提供された文章:
--

Q. PDRインサートは、パナデント咬合器のコンダイルポジショナーと似た使用方法でしょうか?

Q. 先生の解説から推測すると、PDRインサートはパナデント咬合器のコンダイルポジショナーと同じような使用方法ということでしょうか?

これができると、顆頭安静位と中心位・咬頭嵌合位の調和がとりやすくなるということになります。ただ問題は、顆頭安静位への移動量をどの程度にするのが、その人に最適なのか。

CTから、正確に割り出せるようになるといいのですが、そういった診断装置、あるいは手法が早く一般的に普及していないように思っています。何か良い指標はないものでしょうか。

A.ご質問いただき、ありがとうございます。パナデント咬合器は私もひとつもっているので、よくわかっています。

PDRインサートはKaVo咬合器のアクセサリーです。フェイスボートランスファーをして上顎を咬合器に付着したあと、中心位で下顎を装着します。

その後、下顎頭をPDRインサート前方移動、後方移動、下方への引き離し(ディストラクション)ができる装置で、おのおの、前方には0~6ミリ、後方へは0~1ミリ、下方の引き離しは0~6ミリの移動ができます。私が特に使っているのは顎関節症の治療において、下方への牽引を行うときです。

--

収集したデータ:
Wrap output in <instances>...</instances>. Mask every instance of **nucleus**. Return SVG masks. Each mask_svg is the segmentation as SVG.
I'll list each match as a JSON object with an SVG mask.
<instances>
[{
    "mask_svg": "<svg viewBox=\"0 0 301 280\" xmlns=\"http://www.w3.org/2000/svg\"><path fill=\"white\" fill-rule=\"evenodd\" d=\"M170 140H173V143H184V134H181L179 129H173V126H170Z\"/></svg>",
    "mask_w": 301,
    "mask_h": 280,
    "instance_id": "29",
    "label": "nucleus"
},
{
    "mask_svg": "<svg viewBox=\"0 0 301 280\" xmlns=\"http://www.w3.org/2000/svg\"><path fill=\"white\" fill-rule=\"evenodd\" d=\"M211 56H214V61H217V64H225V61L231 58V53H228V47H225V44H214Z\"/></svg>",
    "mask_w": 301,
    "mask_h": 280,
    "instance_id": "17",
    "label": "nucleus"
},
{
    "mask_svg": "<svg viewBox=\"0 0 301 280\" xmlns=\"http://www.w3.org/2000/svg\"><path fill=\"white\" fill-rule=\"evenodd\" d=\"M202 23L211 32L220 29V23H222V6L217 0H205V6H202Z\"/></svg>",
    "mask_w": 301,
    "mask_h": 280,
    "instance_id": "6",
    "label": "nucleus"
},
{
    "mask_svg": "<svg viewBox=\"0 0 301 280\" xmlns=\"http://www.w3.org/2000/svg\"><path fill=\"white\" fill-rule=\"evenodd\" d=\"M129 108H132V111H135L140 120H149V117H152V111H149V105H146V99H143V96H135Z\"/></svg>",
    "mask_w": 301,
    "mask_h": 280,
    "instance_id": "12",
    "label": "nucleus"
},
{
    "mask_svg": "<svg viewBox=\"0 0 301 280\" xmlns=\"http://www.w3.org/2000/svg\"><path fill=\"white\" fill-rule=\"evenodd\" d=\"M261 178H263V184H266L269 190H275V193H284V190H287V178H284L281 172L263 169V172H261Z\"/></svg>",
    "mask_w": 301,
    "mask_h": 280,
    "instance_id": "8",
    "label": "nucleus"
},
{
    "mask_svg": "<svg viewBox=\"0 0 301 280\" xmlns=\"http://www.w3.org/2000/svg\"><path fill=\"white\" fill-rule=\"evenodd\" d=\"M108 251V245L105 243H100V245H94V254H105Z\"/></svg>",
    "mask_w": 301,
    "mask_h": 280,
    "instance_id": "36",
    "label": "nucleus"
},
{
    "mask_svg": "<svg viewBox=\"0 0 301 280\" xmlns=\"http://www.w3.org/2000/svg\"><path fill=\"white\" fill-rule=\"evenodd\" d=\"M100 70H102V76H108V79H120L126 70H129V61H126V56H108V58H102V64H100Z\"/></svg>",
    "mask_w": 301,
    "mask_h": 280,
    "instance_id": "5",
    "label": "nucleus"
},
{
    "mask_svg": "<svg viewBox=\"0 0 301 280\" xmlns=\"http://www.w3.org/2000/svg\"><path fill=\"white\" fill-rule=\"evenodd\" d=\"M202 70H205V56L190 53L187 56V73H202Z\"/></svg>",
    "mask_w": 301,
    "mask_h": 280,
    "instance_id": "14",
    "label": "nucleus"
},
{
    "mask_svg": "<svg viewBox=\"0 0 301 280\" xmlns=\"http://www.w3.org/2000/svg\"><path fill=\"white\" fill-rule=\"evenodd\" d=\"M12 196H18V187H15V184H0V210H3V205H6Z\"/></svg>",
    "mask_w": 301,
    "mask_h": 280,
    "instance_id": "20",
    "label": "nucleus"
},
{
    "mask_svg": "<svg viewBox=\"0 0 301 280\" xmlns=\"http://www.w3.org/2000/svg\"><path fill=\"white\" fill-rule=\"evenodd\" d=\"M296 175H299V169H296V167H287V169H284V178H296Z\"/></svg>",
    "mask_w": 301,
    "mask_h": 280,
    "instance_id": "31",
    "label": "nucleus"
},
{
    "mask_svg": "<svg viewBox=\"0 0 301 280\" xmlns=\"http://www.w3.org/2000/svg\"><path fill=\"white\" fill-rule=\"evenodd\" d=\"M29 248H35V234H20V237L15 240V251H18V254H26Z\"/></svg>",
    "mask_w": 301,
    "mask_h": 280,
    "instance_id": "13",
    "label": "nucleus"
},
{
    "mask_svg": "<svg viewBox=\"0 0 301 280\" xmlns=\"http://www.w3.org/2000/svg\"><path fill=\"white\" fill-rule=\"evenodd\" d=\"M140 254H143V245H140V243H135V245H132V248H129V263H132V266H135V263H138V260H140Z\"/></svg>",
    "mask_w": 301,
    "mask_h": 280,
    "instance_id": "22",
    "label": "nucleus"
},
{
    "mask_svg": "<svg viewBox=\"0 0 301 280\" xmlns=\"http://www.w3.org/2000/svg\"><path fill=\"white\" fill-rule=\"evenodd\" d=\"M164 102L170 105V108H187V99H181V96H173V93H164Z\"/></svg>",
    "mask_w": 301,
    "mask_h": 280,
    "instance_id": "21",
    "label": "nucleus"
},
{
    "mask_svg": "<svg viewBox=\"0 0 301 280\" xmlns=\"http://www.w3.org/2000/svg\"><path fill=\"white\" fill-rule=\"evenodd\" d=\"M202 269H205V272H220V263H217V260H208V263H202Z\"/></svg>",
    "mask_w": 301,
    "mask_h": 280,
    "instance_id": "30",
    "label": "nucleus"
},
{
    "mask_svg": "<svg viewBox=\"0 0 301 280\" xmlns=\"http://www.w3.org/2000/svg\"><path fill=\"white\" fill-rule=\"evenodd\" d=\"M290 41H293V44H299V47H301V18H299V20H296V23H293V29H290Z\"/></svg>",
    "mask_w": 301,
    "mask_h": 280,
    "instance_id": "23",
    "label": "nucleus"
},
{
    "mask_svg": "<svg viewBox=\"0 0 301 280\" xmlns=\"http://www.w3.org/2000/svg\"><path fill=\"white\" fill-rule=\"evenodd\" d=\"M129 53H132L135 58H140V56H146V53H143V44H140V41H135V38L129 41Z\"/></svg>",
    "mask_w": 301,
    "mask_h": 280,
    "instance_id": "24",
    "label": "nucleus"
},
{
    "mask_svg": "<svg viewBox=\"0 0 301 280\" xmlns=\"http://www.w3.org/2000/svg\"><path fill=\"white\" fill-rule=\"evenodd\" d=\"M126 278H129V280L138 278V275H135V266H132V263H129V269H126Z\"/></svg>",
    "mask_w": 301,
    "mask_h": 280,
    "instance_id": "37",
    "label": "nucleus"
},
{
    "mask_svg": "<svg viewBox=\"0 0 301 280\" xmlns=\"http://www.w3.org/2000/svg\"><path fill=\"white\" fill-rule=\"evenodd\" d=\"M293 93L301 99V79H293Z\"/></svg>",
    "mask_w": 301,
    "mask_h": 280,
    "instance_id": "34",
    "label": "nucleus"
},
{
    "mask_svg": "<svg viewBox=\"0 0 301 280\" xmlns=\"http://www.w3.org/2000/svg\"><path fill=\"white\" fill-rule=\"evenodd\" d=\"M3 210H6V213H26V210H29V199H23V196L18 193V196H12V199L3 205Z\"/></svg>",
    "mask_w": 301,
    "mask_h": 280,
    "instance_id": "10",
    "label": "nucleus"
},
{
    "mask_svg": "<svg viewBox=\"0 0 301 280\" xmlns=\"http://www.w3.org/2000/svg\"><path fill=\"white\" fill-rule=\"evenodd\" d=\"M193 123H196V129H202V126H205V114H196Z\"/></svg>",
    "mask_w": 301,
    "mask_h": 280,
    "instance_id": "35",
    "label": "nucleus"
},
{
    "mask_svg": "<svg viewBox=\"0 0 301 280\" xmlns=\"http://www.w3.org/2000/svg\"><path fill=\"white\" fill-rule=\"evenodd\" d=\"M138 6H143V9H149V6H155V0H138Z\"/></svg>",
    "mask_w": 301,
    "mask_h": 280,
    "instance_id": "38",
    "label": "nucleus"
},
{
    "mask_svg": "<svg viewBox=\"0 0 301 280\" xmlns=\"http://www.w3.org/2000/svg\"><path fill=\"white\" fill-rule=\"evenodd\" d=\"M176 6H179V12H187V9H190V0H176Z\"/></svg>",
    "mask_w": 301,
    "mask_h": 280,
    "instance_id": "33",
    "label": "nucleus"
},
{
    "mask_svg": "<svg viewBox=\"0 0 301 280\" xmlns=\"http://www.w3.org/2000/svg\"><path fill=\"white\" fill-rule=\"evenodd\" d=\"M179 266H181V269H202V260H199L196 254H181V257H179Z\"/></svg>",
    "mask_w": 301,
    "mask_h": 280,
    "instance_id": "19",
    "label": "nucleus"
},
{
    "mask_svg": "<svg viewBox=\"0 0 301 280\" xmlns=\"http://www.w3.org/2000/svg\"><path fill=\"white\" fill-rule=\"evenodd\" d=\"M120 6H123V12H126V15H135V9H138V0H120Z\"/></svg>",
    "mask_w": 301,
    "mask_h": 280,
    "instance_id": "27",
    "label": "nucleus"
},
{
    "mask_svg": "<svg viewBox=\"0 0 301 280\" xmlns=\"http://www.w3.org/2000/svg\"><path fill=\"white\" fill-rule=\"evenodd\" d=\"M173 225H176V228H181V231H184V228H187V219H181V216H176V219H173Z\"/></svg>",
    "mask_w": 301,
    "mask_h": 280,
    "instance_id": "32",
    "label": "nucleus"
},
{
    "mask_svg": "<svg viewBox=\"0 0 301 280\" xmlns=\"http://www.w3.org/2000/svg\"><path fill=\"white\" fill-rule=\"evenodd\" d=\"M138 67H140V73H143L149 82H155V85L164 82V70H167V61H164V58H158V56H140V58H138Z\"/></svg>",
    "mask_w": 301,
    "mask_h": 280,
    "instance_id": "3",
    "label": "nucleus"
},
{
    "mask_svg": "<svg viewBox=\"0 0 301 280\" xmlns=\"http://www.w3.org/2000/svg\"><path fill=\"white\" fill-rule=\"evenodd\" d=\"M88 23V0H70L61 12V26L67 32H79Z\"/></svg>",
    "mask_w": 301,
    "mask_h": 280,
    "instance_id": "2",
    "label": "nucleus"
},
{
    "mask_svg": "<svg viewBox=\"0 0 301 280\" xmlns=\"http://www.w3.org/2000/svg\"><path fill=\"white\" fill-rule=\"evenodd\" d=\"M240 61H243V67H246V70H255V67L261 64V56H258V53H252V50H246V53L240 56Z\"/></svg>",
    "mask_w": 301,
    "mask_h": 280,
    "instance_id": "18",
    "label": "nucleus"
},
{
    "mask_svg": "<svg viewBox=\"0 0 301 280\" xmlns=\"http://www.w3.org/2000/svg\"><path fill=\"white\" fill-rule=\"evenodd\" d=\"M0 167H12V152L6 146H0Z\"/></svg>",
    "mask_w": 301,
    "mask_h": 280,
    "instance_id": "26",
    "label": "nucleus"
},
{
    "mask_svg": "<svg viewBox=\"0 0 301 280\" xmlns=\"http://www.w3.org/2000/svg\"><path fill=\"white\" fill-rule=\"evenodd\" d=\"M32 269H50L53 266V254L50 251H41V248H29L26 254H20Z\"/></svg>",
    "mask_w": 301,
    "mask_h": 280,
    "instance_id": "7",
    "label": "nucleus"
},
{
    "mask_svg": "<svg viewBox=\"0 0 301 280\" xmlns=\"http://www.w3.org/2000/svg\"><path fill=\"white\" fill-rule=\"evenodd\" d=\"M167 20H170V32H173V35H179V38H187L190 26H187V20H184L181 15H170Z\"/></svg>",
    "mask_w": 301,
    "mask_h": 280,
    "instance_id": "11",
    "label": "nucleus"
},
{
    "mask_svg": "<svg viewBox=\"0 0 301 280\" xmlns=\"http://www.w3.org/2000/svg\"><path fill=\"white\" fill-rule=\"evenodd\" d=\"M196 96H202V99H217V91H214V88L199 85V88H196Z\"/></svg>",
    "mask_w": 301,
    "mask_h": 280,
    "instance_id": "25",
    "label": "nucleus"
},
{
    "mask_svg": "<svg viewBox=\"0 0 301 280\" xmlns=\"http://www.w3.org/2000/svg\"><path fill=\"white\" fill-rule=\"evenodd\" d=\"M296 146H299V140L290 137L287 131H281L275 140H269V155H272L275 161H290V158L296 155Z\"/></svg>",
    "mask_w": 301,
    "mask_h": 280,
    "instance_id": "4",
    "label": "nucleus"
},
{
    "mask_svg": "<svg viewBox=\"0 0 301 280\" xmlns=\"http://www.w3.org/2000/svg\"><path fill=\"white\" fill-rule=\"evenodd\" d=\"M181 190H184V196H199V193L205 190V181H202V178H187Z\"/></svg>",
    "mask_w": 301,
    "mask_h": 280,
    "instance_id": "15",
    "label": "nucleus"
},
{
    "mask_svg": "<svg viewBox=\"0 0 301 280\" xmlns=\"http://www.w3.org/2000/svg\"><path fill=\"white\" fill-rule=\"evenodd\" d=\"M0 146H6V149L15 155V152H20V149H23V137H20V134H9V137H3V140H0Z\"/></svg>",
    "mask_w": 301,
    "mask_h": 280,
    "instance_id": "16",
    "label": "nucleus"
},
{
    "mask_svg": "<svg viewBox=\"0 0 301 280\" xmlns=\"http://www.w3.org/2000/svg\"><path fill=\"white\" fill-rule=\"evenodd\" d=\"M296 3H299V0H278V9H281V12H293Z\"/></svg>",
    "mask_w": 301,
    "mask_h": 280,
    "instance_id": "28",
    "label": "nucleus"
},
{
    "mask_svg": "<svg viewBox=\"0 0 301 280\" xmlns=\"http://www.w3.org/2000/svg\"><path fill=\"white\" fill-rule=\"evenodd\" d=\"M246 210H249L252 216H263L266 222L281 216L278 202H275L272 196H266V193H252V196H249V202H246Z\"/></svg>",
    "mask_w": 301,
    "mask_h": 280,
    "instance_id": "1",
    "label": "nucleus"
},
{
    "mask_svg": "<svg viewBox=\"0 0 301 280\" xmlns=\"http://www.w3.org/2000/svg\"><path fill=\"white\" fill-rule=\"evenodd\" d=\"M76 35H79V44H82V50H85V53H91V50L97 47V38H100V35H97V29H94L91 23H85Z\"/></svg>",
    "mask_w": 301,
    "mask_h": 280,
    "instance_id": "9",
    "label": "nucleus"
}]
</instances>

--

資料を読み解く:
- A) PDRインサートの文章から、「Q. 先生の解説から推測する」から「るので、よくわかっています。」までの部分を、両端も含めてそのまま引用してください。
- B) PDRインサートの文章について、次の問いに答えてください。
(i) PDRインサートは、どの咬合器のアクセサリーですか。
(ii) 後方への移動は、何ミリの範囲でできますか。
(iii) 回答者がPDRインサートを特に使うのは、どのようなときですか。
- C) PDRインサートの文章を、最後の文の後から書き進めてください。

課題ごとの解答:
- A)
Q. 先生の解説から推測すると、PDRインサートはパナデント咬合器のコンダイルポジショナーと同じような使用方法ということでしょうか?

これができると、顆頭安静位と中心位・咬頭嵌合位の調和がとりやすくなるということになります。ただ問題は、顆頭安静位への移動量をどの程度にするのが、その人に最適なのか。

CTから、正確に割り出せるようになるといいのですが、そういった診断装置、あるいは手法が早く一般的に普及していないように思っています。何か良い指標はないものでしょうか。

A.ご質問いただき、ありがとうございます。パナデント咬合器は私もひとつもっているので、よくわかっています。

- B)
(i) KaVo咬合器です。
(ii) 0~1ミリの範囲です。
(iii) 顎関節症の治療で、下方への牽引を行うときです。

- C)
すなわち、咬合を挙上して、下顎頭を下方に引き離すわけですが、関節円板の前方転位がある場合など、関節円板の厚みだけを下げる必要があります。

その際は、関節円板後方の厚みの平均値である3ミリを下方に引くと、7番の位置で1,8ミリ程度のクリアランスを与え、修復することができるわけです。

特に総義歯の患者さんでは、試適後、PDRインサートを3ミリあげると、臼歯部が離開してくるので、再配列をして、義歯を仕上げます。結果として下顎頭は、関節窩から離開して動くことができます。

CTから割り出すのは関節円板が写らないから無理だと思います。むしろ、MRIで確認する方がいいかと思います。この治療方法については、精密な実験をした文献もあるので、今後、IPSGのサイトにアップしたいと思います。本国ドイツでも行っていないような実験です。